(Items listed in a dataset)
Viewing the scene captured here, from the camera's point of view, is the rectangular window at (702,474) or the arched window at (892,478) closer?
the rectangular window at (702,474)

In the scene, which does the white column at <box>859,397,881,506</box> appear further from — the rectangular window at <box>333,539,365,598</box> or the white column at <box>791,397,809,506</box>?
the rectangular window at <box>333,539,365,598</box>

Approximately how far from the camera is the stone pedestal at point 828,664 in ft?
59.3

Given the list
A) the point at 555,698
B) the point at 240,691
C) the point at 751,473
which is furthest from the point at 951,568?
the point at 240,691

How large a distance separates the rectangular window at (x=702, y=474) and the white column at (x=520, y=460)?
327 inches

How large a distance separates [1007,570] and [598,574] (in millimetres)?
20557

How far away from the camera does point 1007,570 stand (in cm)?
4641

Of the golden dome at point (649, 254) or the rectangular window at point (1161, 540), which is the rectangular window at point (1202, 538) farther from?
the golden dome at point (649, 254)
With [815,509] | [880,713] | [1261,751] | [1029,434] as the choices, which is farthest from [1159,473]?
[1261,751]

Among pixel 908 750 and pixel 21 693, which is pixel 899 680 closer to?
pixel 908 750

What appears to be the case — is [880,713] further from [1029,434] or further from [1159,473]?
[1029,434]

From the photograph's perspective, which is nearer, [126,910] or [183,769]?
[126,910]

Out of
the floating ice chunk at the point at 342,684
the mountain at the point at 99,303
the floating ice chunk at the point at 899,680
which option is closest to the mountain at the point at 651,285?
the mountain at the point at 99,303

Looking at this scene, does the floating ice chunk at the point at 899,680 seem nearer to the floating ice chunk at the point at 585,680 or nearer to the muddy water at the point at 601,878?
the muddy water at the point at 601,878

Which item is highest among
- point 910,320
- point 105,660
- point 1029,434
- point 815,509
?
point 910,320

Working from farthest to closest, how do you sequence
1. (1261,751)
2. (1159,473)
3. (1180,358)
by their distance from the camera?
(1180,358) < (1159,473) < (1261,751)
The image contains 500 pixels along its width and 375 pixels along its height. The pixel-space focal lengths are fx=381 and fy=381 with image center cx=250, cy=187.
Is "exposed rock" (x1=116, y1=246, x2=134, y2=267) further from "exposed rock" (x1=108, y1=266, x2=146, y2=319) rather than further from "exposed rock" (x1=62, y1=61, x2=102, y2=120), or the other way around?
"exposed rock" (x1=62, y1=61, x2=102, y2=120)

What is asked: Repeat the items word for word, from the line containing "From the photograph's" through the line containing "(1180,358) < (1159,473) < (1261,751)", with both of those lines included.

Answer in full:
From the photograph's perspective, which is nearer, [126,910] or [183,769]?
[126,910]

Out of
the floating ice chunk at the point at 342,684
the mountain at the point at 99,303
the floating ice chunk at the point at 899,680
which option is closest to the mountain at the point at 651,285?
the mountain at the point at 99,303

Looking at this scene, does the floating ice chunk at the point at 899,680 seem nearer to the floating ice chunk at the point at 585,680 or nearer to the muddy water at the point at 601,878?
the muddy water at the point at 601,878

Which item is highest among
- point 910,320
- point 105,660
- point 1029,434
- point 815,509
?
point 910,320

Working from farthest to closest, how do you sequence
1. (1261,751)
2. (1159,473)
3. (1180,358)
by their distance from the camera?
(1180,358) < (1159,473) < (1261,751)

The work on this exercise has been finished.